The all pairs shortest path can be formulated informally as: If you have a weighted graph find for all pairs of vertices in the graph, the shortest path between these vertices.
Formally, let G = (V, E) be a graph of vertices (V) and edges (E). For each pair (u, v) in the V-set, find a subset of E, such that the subset is a simple path between u and v and is the set with minimal weight sum. The subset might be empty, if no such path exist.
It is important that the graph must not contain any negative-weight cycles. If the graph does contain such cycles, the result from the algorithm is wrong.
The crux of the problem is to represent the graph as a matrix, where a (u,v) index in the matrix different from infinity means there is an edge between u and v of the given weight.
We assume SRFI1? in the following code. A matrix is represented as a list of lists.
(define matrix-zero '()) (define matrix-sum (lambda (element-sum) (lambda (rows-A rows-B) (cond ((null? rows-B) rows-A) ((null? rows-A) rows-B) (else (map (lambda (row-A row-B) (map element-sum row-A rowB)) rows-A rows-B))))))
First, we define a zero for the matrix. Next we define the meaning of A + B, where A and B are matrices. Beware that we take the plus operation as a curried parameter, so we can change the meaning of it later. 2 simple maps will suffice.
(define matrix-dotprod (lambda (element-zero element-sum element-prod) (lambda (pa pb) (fold element-sum element-zero (map element-prod pa pb)))))
This is the familiar dot-product of vectors pa and pb. Again, we curry in the meaning of the zero, the sum and the product operations of our field.
(define (transpose rows) (if (null? (car rows)) '() (cons (map car rows) (transpose (map cdr rows)))))
Now for the transpose of a matrix. Clever uses of car, cdr and map does the stuff easily when we are working on lists of lists.
(define matrix-prod (lambda (element-zero element-sum element-prod) (lambda (rows-A rows-B) (let ((cols-B (transpose rows-B)) (dotprod (matrix-dotprod element-zero element-sum element-prod))) (map (lambda (row) (map (lambda (col) (dotprod row col)) cols-B)) rows-A)))))

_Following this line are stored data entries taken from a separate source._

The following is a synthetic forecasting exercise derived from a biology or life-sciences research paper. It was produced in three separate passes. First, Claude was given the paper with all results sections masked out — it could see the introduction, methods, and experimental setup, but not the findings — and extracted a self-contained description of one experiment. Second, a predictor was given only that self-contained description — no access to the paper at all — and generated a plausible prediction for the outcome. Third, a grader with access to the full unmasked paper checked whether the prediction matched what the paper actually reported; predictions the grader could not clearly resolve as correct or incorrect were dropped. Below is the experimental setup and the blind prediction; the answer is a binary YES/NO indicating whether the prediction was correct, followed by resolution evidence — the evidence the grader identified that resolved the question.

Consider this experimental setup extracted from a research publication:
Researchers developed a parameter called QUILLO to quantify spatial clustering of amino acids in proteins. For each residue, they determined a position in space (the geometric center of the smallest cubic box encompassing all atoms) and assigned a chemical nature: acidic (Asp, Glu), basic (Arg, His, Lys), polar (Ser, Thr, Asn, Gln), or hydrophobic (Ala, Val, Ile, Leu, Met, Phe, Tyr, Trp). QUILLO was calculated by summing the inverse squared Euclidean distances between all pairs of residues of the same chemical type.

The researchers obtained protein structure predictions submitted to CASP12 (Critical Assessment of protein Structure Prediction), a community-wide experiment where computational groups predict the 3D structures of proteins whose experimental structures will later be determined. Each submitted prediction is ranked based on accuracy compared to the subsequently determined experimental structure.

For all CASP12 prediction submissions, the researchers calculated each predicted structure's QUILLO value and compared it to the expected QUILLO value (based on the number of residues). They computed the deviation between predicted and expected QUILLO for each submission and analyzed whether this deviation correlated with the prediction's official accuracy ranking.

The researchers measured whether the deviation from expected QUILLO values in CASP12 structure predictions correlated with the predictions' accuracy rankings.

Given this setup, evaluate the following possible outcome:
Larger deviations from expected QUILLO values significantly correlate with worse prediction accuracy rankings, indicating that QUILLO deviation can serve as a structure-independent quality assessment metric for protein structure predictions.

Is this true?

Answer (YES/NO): NO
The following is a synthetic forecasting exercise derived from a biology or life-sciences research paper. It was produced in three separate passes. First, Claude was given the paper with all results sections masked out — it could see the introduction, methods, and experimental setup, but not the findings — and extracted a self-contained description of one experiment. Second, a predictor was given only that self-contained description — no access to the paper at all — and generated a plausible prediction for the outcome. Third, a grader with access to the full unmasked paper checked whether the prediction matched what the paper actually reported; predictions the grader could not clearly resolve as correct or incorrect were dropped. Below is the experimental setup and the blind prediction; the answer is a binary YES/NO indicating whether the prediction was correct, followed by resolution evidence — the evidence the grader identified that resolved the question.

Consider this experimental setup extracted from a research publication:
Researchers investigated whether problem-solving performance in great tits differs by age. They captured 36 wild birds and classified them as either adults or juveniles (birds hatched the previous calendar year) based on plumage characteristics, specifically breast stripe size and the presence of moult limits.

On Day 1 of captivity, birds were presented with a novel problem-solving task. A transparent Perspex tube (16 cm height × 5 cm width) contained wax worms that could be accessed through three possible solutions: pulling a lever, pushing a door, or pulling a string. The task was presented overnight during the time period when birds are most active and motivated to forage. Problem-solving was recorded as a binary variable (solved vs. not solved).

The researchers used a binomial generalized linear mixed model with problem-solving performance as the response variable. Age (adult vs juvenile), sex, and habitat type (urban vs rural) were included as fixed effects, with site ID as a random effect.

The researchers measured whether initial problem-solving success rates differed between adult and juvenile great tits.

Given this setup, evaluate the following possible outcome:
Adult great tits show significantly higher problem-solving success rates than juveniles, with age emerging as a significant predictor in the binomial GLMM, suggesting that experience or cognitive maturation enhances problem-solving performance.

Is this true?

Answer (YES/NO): NO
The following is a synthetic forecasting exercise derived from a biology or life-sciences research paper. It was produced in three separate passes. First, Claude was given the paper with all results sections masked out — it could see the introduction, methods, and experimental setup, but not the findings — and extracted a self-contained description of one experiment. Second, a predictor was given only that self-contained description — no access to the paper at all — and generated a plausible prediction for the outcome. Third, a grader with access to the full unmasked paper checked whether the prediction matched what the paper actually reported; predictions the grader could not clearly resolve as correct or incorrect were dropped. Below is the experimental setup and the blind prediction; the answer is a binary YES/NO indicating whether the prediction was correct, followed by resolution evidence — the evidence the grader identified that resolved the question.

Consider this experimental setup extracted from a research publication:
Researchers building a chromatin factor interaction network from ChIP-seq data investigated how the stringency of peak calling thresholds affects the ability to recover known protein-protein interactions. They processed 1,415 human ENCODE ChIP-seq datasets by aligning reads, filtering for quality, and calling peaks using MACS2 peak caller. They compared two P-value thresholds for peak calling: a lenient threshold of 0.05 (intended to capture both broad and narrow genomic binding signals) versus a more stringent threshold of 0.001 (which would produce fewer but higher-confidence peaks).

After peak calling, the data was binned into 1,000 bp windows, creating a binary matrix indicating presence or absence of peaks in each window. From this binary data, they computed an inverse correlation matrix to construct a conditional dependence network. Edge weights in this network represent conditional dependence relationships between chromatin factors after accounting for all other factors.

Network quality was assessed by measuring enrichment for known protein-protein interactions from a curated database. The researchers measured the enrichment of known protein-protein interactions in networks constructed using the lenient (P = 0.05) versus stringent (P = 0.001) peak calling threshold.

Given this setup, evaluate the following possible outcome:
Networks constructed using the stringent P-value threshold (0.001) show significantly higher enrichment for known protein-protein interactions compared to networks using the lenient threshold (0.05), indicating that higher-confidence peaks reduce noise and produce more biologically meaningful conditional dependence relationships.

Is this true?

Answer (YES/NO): NO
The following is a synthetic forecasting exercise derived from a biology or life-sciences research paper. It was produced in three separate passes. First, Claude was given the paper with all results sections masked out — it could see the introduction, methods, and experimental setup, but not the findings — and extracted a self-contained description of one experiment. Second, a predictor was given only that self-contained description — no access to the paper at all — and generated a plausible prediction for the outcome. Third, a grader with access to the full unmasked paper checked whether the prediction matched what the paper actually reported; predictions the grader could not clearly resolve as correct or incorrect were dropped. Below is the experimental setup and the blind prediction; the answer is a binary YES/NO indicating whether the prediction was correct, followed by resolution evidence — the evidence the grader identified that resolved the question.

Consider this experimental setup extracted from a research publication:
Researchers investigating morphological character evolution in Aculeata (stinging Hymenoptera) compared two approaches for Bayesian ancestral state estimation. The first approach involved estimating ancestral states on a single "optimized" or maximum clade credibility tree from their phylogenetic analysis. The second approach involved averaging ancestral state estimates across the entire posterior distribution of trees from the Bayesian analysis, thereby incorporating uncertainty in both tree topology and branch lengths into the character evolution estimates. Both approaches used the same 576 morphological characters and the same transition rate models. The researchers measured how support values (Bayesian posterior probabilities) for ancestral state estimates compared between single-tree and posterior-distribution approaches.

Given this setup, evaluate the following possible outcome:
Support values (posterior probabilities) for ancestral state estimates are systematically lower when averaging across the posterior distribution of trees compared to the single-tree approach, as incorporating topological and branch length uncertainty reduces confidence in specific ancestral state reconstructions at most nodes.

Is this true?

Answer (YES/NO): YES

Now for the all familiar matrix product. Given zero, sum and product curried, and given to matrices, A and B, we take the transpose of B and instantiate a dot-product function. Then a simple map calculates the matrix product.
(define zz 1000) ; Set this to some high value (define path-zero zz) (define path-sum min) (define path-prod (lambda (m n) (if (or (= zz m) (= zz n)) zz (+ m n)))) (define path-matrix-prod (matrix-prod path-zero path-sum path-prod))
Here is where things get fun. We define a ZSP, that is a grouping of a Zero, a sum operator and a product operator. The zero is defined as zz, some great value. The sum is the minimum function, and the product is a simple + guarded, however, by a check on zz (since infinity + x still is infinity).
The matrix product can now be defined in terms of this ZSP. We call it path-matrix-prod.
(define (fast-paths matrix) (let ((n (length matrix))) (let f ((m 1) (mat matrix)) (if (<= (- n 1) m) mat (f (* 2 m) (path-matrix-prod mat mat))))))
So, given a matrix A of adjacencies in a graph between vertices, we can apply the matrix product A * A to obtain A^2. Applying A^2 * A^2 obtains A^4 and so forth. We can continue this way until we have more than A^n, where n is the dimension of the matrix. When we reach this point, we must have the correct paths, since the last step will calculate all paths using exactly all the vertices in the graph.
A Test case:
; Test matrix (define matrix `((0 3 8 ,zz -4) (,zz 0 ,zz 1 7) (,zz 4 0 ,zz ,zz) (2 ,zz -5 0 ,zz) (,zz ,zz ,zz 6 0))) ; > (fast-paths matrix) ; '((0 1 -3 2 -4) ; (3 0 -4 1 -1) ; (7 4 0 5 3) ; (2 -1 -5 0 -2) ; (8 5 1 6 0))
The algorithm presented here is O(n^3 lg n). An O(n^3) algorithm exists, known as the floyd-warshall algorithm for all-pairs-shortest-path.